Apel dipimpin langsung Kapolres Barito Selatan AKBP Jecson R. Hutapea dan diikuti para Pejabat Utama (PJU), perwira, bintara, serta aparatur sipil negara (ASN) di lingkungan Polres Barito Selatan.

Dalam kesempatan tersebut, Kapolres membacakan amanat Kapolda Kalimantan Tengah yang menekankan pentingnya kesiapan seluruh unsur dalam menghadapi potensi bencana.
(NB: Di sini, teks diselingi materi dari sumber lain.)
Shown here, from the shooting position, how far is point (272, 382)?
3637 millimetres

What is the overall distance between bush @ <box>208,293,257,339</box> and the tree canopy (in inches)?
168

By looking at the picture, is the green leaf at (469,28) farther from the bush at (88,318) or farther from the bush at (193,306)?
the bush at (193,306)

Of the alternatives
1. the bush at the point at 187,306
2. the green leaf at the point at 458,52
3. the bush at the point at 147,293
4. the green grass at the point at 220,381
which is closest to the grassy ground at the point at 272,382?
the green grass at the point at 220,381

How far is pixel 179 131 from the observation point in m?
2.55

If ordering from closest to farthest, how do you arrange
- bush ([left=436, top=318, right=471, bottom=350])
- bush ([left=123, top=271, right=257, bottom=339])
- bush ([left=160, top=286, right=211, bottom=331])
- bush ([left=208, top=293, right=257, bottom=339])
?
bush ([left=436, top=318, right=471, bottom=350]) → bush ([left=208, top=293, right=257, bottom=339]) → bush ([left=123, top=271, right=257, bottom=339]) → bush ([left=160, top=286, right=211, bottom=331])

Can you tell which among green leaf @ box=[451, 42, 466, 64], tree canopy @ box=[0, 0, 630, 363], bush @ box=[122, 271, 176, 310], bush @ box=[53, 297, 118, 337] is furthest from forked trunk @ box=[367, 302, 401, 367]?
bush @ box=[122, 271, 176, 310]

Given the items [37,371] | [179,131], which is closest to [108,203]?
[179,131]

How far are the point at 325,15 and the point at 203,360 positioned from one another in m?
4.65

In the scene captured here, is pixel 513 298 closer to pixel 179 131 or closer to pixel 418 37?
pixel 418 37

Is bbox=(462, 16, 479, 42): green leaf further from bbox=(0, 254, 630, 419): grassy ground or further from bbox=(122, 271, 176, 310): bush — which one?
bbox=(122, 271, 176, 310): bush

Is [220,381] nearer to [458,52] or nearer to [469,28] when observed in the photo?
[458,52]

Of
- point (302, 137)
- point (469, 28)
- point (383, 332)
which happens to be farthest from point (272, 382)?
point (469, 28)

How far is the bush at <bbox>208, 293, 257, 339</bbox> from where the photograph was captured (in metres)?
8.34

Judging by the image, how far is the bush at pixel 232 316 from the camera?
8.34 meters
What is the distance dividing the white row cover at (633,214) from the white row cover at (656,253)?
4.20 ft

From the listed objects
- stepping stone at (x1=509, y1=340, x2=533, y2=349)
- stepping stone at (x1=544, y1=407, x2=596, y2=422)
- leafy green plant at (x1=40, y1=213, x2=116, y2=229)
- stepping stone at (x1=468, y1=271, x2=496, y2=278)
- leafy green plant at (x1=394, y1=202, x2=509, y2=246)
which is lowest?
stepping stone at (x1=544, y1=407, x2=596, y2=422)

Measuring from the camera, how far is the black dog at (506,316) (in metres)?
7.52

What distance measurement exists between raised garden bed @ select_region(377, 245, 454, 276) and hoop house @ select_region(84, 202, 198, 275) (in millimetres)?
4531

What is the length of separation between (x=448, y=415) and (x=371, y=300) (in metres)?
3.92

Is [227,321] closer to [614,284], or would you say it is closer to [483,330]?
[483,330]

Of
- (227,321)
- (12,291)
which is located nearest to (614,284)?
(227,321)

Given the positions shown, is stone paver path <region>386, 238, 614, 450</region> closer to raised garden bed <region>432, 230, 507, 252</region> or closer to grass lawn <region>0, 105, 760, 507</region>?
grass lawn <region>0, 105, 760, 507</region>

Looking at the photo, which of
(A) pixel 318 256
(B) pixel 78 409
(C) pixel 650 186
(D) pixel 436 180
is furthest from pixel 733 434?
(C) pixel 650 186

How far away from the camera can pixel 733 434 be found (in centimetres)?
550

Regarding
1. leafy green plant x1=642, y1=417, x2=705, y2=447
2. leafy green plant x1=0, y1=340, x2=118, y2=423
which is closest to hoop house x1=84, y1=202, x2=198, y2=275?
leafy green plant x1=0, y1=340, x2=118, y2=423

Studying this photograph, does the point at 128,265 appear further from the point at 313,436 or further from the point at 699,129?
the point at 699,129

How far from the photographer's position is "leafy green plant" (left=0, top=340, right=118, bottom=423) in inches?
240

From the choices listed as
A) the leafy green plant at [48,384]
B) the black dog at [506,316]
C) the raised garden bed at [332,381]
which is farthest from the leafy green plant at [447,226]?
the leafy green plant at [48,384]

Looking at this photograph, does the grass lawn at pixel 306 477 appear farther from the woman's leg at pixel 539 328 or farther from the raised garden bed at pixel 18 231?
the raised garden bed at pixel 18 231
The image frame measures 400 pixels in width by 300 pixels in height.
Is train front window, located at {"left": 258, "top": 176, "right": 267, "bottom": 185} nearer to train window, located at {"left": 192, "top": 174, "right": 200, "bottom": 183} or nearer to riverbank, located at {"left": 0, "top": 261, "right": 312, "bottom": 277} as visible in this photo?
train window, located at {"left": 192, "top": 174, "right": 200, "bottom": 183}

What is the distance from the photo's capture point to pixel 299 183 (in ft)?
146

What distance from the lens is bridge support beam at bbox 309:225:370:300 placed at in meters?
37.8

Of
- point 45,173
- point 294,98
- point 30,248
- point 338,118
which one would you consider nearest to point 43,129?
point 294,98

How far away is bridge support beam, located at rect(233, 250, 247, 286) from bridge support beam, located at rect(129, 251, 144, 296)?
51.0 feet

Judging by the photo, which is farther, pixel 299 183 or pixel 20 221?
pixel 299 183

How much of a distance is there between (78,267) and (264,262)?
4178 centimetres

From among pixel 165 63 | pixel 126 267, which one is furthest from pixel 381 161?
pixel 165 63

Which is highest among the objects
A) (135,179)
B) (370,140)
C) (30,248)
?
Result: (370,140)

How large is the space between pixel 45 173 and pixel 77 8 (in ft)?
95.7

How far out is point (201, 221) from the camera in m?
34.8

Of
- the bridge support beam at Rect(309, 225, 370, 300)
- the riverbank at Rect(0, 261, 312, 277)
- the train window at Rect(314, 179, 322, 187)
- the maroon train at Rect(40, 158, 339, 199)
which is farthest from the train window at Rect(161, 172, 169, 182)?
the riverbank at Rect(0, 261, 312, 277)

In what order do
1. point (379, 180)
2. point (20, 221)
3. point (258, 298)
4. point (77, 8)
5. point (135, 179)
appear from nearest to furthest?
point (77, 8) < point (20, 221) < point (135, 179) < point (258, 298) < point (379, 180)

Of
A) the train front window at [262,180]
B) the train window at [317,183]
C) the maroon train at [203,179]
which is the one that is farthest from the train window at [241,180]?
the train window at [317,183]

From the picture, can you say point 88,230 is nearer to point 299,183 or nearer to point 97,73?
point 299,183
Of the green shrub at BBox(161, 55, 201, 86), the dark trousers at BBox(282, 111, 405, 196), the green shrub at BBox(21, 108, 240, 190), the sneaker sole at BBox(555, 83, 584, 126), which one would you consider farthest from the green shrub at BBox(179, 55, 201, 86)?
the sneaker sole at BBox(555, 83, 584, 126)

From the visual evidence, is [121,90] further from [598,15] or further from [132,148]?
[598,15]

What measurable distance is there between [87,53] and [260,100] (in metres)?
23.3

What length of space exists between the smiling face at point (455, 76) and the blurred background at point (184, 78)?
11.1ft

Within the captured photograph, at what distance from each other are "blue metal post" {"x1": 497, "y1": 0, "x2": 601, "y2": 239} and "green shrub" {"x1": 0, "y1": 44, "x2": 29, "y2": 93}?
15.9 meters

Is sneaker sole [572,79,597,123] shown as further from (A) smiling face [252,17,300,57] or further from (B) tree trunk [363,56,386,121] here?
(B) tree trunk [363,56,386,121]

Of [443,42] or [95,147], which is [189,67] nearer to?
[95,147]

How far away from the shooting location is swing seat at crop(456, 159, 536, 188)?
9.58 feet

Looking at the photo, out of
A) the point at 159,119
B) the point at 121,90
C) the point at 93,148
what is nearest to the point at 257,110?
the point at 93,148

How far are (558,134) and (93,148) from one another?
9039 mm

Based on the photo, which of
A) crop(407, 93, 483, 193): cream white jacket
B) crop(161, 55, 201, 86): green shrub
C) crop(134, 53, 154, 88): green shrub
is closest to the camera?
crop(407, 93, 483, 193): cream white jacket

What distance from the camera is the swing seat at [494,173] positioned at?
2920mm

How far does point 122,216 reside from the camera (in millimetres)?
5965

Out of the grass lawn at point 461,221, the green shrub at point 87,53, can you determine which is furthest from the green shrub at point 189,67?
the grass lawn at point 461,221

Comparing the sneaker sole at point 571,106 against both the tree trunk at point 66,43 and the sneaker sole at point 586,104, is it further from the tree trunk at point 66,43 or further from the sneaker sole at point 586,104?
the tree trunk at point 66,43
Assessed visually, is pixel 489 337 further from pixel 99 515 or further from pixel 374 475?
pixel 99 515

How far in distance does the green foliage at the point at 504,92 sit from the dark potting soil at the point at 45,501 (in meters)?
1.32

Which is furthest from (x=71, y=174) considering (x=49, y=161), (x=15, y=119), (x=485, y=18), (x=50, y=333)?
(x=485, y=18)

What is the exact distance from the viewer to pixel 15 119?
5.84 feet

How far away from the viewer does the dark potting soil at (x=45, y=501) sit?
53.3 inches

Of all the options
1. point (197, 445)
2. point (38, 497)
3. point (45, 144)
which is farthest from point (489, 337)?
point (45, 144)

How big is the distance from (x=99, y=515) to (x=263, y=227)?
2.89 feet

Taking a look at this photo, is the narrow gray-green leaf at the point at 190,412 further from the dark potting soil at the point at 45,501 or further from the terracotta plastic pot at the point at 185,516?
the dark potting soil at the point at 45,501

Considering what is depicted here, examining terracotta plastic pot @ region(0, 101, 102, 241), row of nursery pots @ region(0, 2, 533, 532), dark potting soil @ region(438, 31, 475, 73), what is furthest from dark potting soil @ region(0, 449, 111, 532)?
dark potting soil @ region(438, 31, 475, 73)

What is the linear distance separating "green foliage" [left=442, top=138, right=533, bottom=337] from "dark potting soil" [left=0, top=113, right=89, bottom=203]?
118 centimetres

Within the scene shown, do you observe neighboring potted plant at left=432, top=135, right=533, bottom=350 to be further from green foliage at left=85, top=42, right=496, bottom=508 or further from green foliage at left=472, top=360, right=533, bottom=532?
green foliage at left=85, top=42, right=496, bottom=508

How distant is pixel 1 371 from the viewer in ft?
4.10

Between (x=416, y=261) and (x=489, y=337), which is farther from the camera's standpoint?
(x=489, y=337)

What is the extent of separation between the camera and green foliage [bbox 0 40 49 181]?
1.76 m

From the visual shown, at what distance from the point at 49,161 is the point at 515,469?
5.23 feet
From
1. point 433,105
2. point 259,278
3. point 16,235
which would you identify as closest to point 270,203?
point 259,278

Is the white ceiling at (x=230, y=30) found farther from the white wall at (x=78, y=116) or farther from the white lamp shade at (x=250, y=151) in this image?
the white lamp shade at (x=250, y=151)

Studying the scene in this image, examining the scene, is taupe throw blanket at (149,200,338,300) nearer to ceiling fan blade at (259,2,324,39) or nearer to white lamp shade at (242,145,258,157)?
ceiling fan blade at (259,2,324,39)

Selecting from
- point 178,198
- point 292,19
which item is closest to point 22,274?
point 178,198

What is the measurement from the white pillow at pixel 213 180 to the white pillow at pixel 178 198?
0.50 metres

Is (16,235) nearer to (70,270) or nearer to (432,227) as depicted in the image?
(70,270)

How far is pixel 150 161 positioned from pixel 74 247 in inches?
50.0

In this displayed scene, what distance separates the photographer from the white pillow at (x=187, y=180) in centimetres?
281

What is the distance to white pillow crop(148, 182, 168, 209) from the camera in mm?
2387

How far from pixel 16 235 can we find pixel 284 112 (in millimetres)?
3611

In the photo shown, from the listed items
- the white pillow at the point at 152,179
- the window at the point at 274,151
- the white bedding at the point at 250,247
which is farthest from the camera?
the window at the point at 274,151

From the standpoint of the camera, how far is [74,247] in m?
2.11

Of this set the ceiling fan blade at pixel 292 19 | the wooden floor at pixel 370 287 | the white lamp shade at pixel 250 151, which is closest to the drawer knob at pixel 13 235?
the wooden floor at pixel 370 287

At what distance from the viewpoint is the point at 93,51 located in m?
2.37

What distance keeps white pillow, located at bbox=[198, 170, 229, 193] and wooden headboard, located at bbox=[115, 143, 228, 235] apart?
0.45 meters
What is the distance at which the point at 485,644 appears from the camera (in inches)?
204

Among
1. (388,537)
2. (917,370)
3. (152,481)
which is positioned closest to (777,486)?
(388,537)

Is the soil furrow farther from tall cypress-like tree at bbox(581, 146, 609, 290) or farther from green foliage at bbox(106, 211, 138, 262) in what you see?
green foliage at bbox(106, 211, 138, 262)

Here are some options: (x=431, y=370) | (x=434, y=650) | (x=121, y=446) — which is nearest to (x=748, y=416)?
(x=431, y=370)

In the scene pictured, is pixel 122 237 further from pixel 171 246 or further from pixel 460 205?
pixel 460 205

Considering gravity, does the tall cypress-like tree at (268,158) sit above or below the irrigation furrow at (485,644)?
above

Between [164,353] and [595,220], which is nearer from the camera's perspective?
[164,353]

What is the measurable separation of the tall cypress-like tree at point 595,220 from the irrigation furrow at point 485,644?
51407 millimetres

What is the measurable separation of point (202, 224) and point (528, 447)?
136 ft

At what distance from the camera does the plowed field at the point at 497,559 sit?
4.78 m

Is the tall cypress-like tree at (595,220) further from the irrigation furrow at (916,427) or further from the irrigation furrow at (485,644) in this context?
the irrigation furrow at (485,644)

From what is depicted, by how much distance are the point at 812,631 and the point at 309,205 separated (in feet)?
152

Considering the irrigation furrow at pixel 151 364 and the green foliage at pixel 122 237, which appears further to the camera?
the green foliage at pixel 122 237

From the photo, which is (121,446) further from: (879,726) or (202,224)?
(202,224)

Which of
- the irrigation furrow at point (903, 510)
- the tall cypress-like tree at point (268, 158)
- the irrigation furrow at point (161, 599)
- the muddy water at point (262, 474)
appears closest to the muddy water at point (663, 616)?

Menurutnya, kecepatan dan ketepatan dalam merespons setiap kejadian menjadi faktor utama untuk meminimalkan dampak yang ditimbulkan.
Kapolda juga menegaskan bahwa penanggulangan bencana tidak dapat dilakukan secara sendiri-sendiri, melainkan membutuhkan sinergi antara TNI, Polri, pemerintah daerah, BNPB, Basarnas, PMI, BMKG, serta seluruh pemangku kepentingan.
“Melalui sinergitas dan kolaborasi yang terintegrasi, kita akan mampu memaksimalkan upaya mitigasi terhadap dampak bencana, sehingga dapat menurunkan tingkat kerentanan masyarakat terhadap risiko bencana, baik berupa korban jiwa, kerugian harta benda, maupun gangguan terhadap stabilitas perekonomian dan pembangunan nasional,” ujar Kapolres saat membacakan amanat Kapolda.
Selain itu, Kapolda juga menyoroti peran strategis Bhabinkamtibmas sebagai garda terdepan Polri dalam mengedepankan langkah preventif, edukasi, serta deteksi dini di tengah masyarakat guna mencegah terjadinya karhutla.
“Peran Bhabinkamtibmas juga sebagai ujung tombak Polri sangat penting yang fokus pada kegiatan preventif, edukasi, dan deteksi dini kepada masyarakat. Kita berdoa agar bencana karhutla di wilayah hukum Barito Selatan dapat ditangani, petugas di lapangan selalu diberikan keselamatan, serta memohon diturunkannya hujan untuk membantu memadamkan api,” tutupnya.
Usai pelaksanaan apel, kegiatan dilanjutkan dengan pemeriksaan sarana dan prasarana penanggulangan bencana yang dimiliki Polres Barito Selatan. Pemeriksaan meliputi kendaraan operasional, peralatan evakuasi, perlengkapan komunikasi, hingga fasilitas medis yang akan digunakan dalam penanganan karhutla.
Apel berlangsung tertib dan penuh semangat, mencerminkan kesiapan serta soliditas seluruh personel dalam menghadapi potensi bencana di wilayah Kabupaten Barito Selatan. Melalui kegiatan tersebut, Polres Barito Selatan berharap seluruh personel semakin siap, sigap, dan profesional dalam memberikan perlindungan serta pelayanan kepada masyarakat apabila sewaktu-waktu terjadi bencana.